We are not dangerous rabblerousers or nagging professional agitators. Our actions grow out of a deep seated con Our actions grow out of deep seated concern for the moral heath of our community. We have not been motivated by some foreign ideology—communistic or any other. We did it because of our love for America, our southland and our white brothers.

And sir I know you have a legal obligation facing you at this hour. This judicial obligation may cause you to bound us over to another court rather than dismiss the charge. But sir I must say that I have a moral obligation facing me at this hour. This divine imperative drive me to say that if you find it necessary to set a bond, I cannot in all good conscience have anyone go my bail. I will coose jail rather than bail, even if it takes re means remaining in jail a year or even ten years. Mayby it will take this type of self suffering on the part of numerous Negroes to finally expose the moral defenses of the our white brother who happen to be misguided and therby awaken the doazing conscience of our community.5

1. Although reporters credited King with igniting the protest, he maintained that “the students asked me to come” (“More Sitdowns Rumored Today,” Atlanta Journal, 20 October 1960).
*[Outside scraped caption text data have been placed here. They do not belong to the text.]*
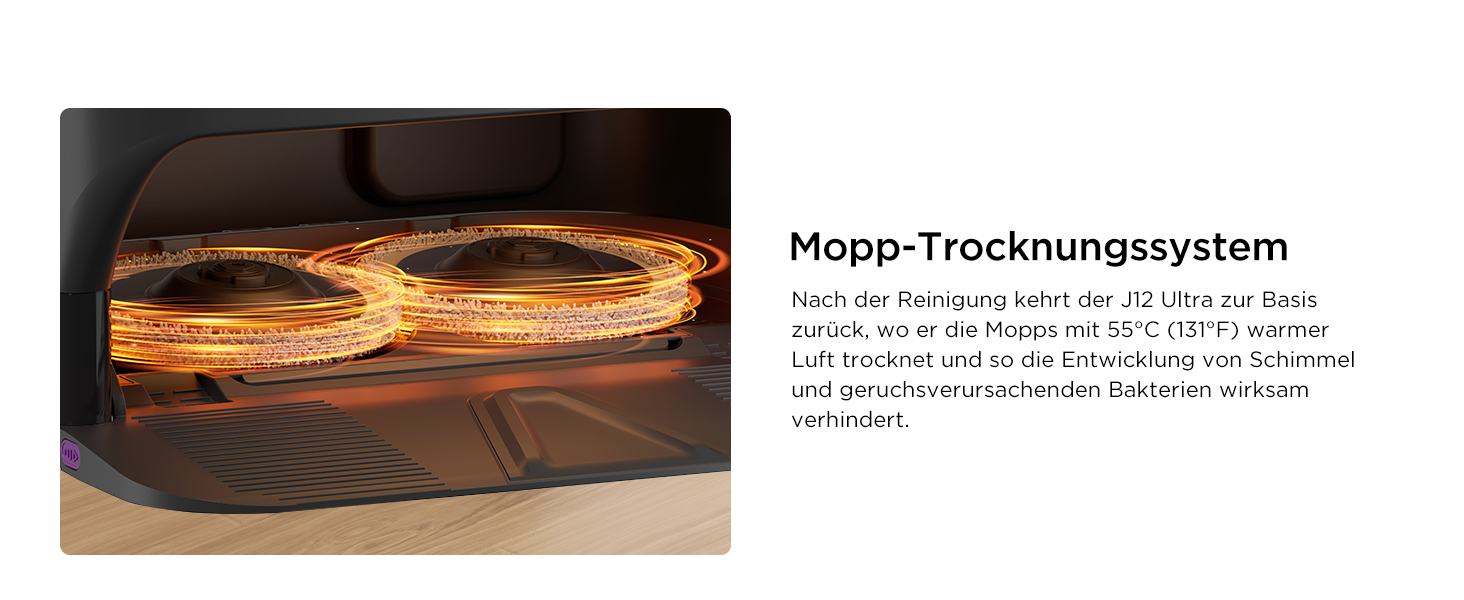 Робот-пилосос EUREKA J12 Ultra з функцією миття підлоги (самостійне очищення, миття та сушка), потужність всмоктування 5000Pa, обертова функція миття, Dual-LiDAR навігація, 3D уникнення перешкод, білий (чорний)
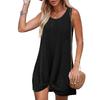 Polyester Splicing Aline Minikleid mit verdrehtem Knoten für den Sommer-Strandurlaub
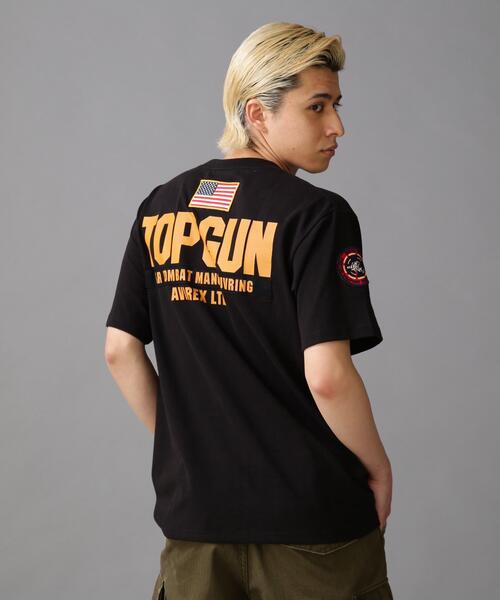 AVIREX(アヴィレックス)の「TOP GUN PATCH & PRINT T-SHIRT / トップガン パッチ & プリント Tシャツ / AVIREX / アヴィレックス(Tシャツ/カットソー・メンズ・ホワイト/オレンジ/ブラック/ネイビー/オリーブ系・XL/L/2XL/M)」の1枚目の写真
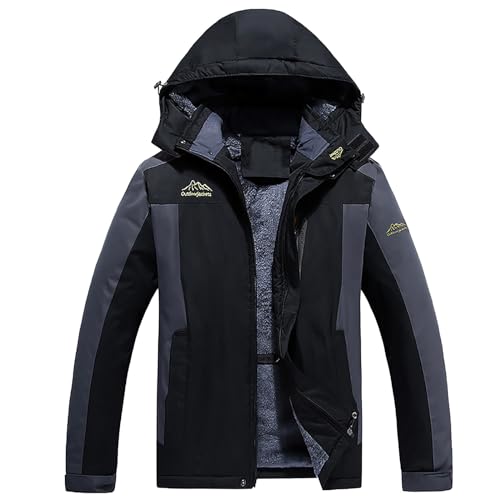 Kswlwccpp Outdoor Jacken Für Herren, Wasserdicht Atmungsaktiv 4Xl Lang Winterjacke Snowboardjacke Winter Grün Große Größen Gefüttert Fahrradjacke Skijacke Warm Winddicht Outdoor Jacken Wanderjacke von Kswlwccpp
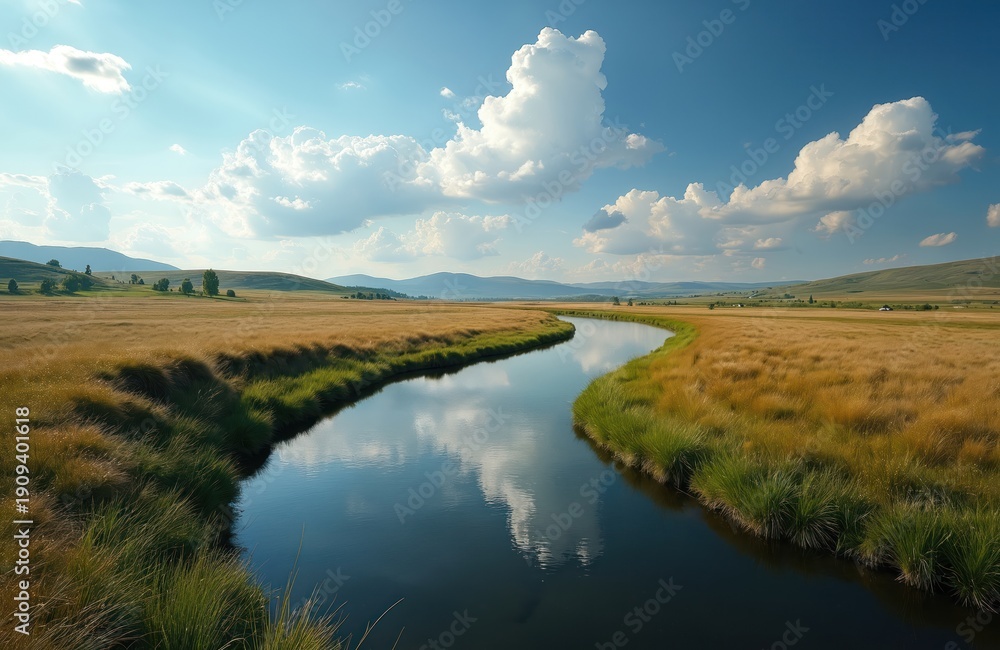 Fototapeta premium Golden meadow borders winding river under bright blue sky with fluffy clouds. Sunrays shine through, reflecting on calm water surface creating peaceful scenic landscape view.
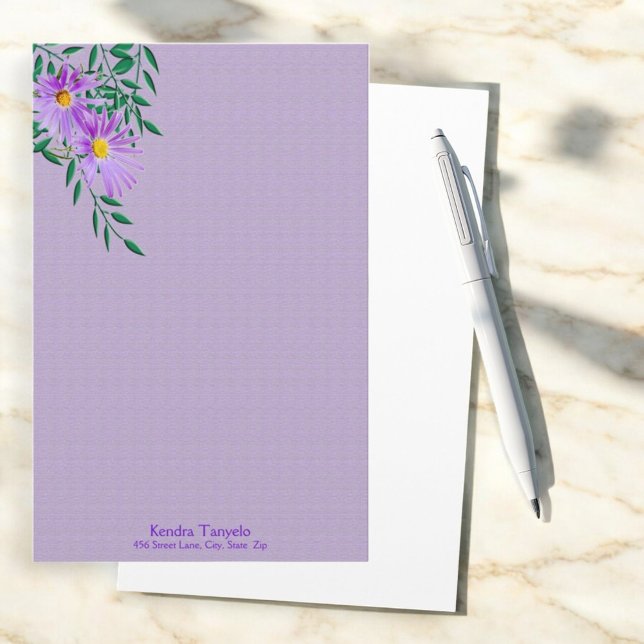 Söt Lila WildblomPhoto Gräns Anpassningsbar Brevpapper (stationery front floral corner purple texture background and white back)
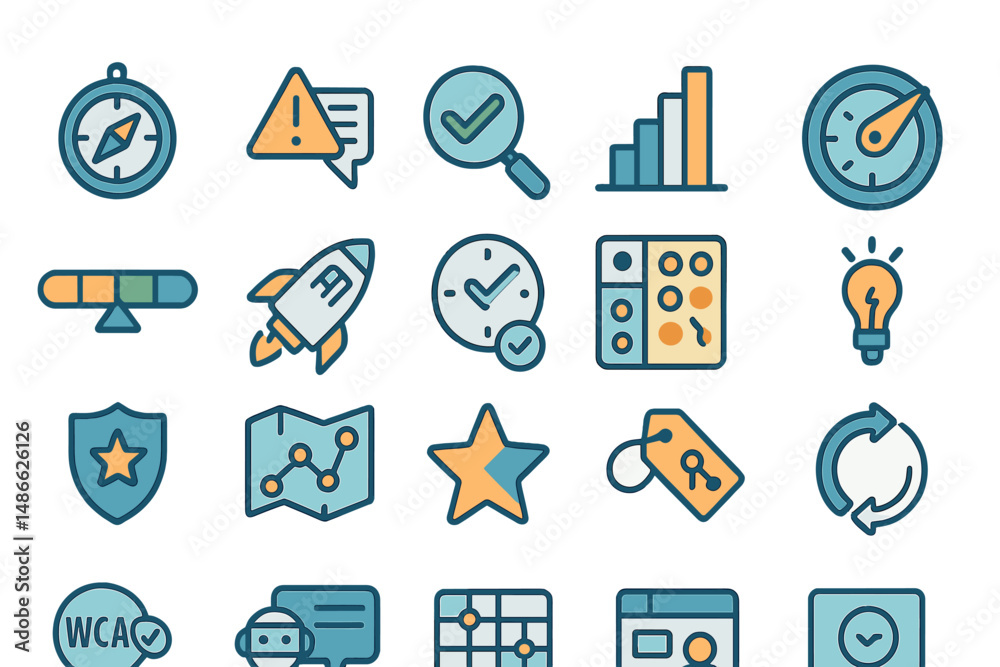Fototapeta premium Variety of colorful icons representing business, technology, and productivity concepts in a flat design style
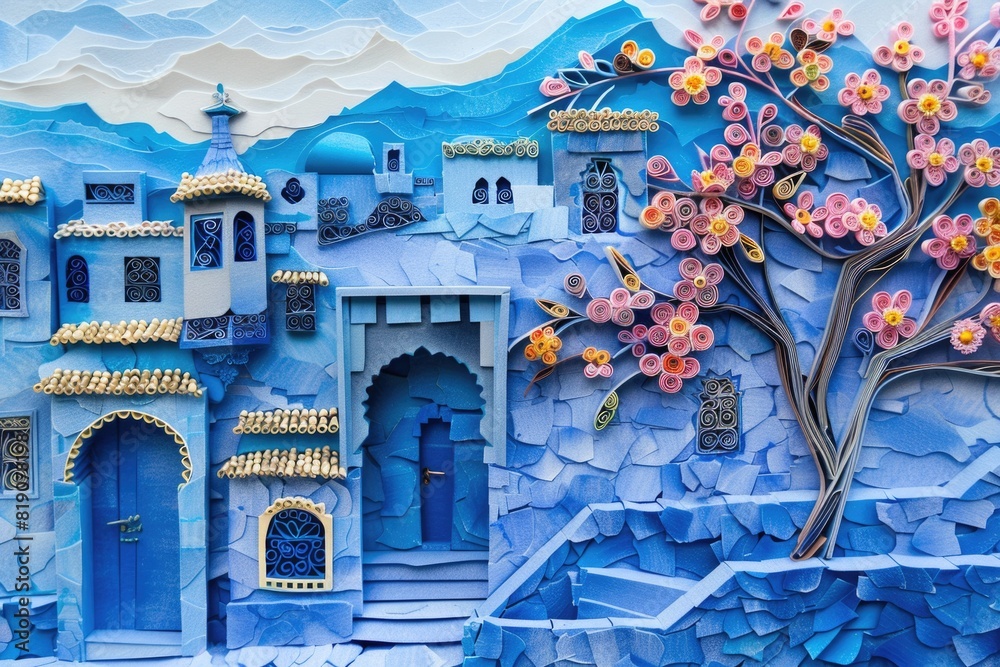 Poster Intricate paper cut of a castle and tree, ideal for craft projects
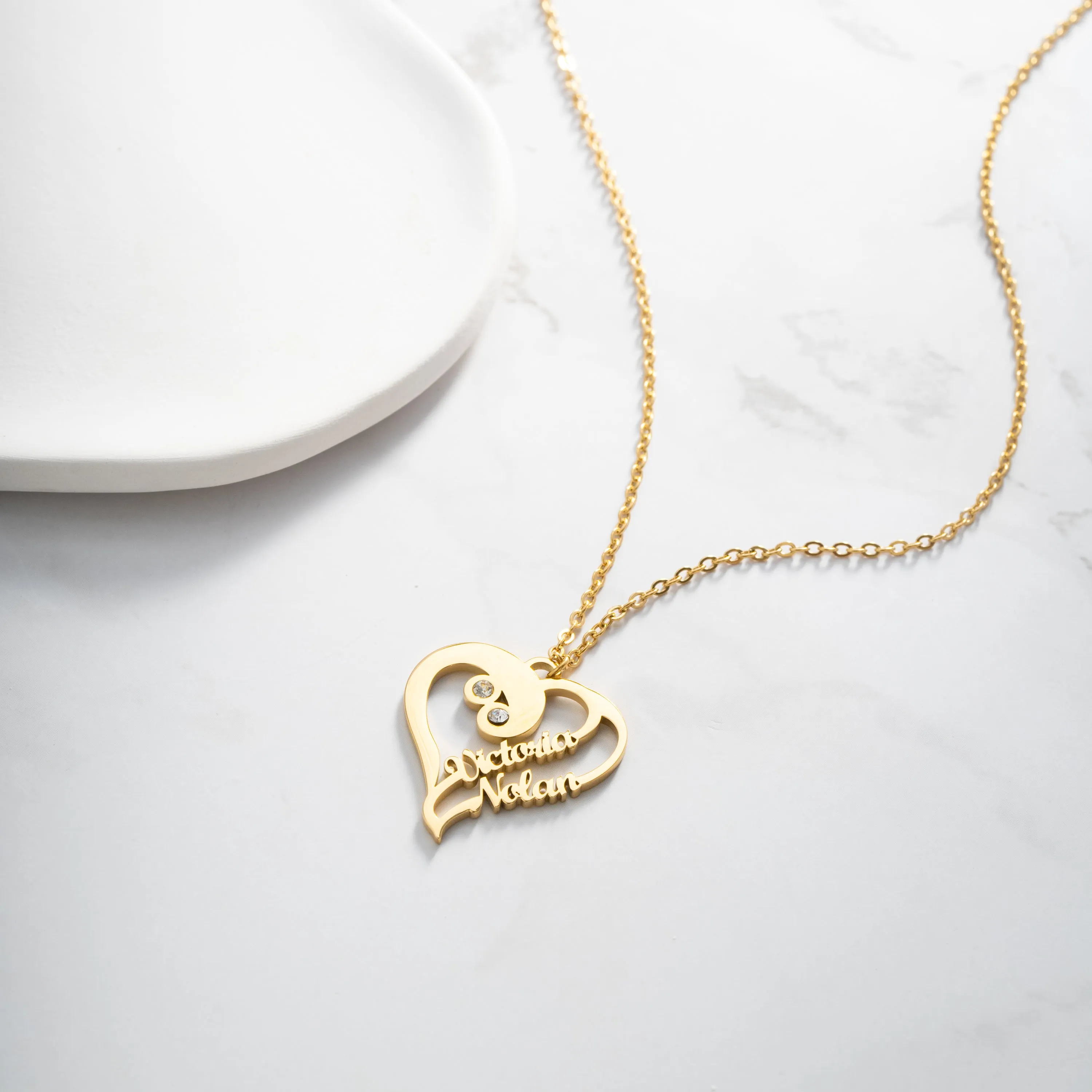 Merged Double Heart Custom Pendant Necklace Two Names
2. Demonstrations took place at seven other Atlanta department and variety stores, but arrests occurred only at Rich’s.

3. King and the students were charged under a new state anti-trespassing law (Bruce Galphin and Keeler McCartney, “King, 51 Others Arrested Here in New Sit-In Push,” Atlanta Constitution, 20 October 1960).

4. The notebook may have belonged to a student jailed with King. A handwritten title, “Great Issues,’’ was on its cover and inside was a page of notes dated 3 October 1960. Atlanta’s Morris Brown College offered a course called Great Issues, which was mandatory for students in their senior year (Morris Brown College Catalog, 1960-1961).

5. According to the Chicago Defender King told the judge: ”I cannot in all good conscience accept bail . . . I will stay in jail a year if necessary. It is our sincere hope that the acceptance of suffering on our part will serve to awaken the dozing consciousness of our community (“King Opens New Integration Fight,” Chicago Defender, 22-28 October 1960). In a 19 October telegram, SCLC public relations director James Wood alerted J. Oscar Lee of the National Council of Churches to King’s arrest and included portions of King’s courthouse statement: “We do not seek publicity. We do not seek to disturb the city. We come in humility, in search of the same treatment accorded other patrons. I love my white brother. I cannot in good conscience accept bond or bail. I will stay in jail as long as is necessary.” A similar wire was sent to Roy Wilkins (Wood to Wilkins, 19 October 1960).